Stated goal: Switch every "small stone" to "small rock" in the rows below and write them out again with nothing else changed. Leave the pictures out.

Data provided:
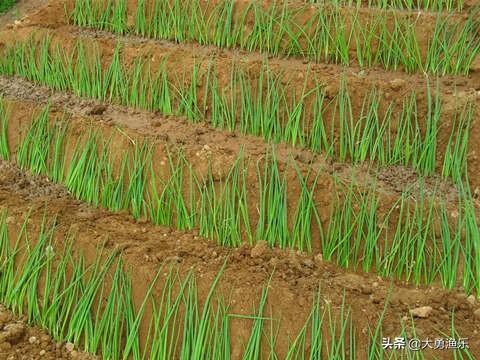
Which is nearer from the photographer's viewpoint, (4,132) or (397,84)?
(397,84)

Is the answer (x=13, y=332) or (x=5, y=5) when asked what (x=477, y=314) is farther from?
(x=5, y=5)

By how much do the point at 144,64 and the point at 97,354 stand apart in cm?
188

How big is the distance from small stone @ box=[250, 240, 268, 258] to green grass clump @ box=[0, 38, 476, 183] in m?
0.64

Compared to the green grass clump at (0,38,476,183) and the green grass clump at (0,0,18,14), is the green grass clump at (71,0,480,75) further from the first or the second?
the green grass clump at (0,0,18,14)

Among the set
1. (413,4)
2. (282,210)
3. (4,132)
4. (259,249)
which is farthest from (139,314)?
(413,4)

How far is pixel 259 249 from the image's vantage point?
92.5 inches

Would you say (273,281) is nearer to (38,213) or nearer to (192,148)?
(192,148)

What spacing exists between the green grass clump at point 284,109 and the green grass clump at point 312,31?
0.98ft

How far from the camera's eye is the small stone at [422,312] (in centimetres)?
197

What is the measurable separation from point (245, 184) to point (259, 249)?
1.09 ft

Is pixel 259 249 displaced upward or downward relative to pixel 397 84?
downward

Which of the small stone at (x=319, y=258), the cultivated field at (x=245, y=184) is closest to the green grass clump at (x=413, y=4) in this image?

Finished task:
Which is nearer from the photographer's viewpoint, (4,132) or (397,84)?
(397,84)

Is the answer (x=13, y=332) or (x=5, y=5) when asked what (x=477, y=314) is farther from?
(x=5, y=5)

By how much do the point at 144,64 and the point at 97,354 stand apart in cm?
188

How big is the distance from small rock @ box=[250, 240, 268, 258] to green grass clump @ box=[0, 38, 476, 183] in m?
0.64

Compared to the green grass clump at (0,38,476,183) and the green grass clump at (0,0,18,14), is the green grass clump at (71,0,480,75) further from the first or the second?
the green grass clump at (0,0,18,14)

Among the set
1. (413,4)
2. (282,210)
3. (4,132)
4. (259,249)
which is farthest from (139,314)?
(413,4)

How far is pixel 259 249 from the image's vantage point?
92.5 inches

Would you say (273,281) is nearer to (38,213) or nearer to (192,148)?
(192,148)

What spacing exists between the green grass clump at point 284,109 and the green grass clump at point 312,31?
0.98ft

How far from the camera's eye is the small rock at [422,312] (in centimetres)?
197

What is the measurable separation from point (245, 184) to point (259, 249)?
1.09 ft

Is pixel 259 249 displaced upward or downward relative to pixel 397 84?
downward

Which of the small rock at (x=319, y=258), the cultivated field at (x=245, y=184) is closest to the green grass clump at (x=413, y=4) in this image?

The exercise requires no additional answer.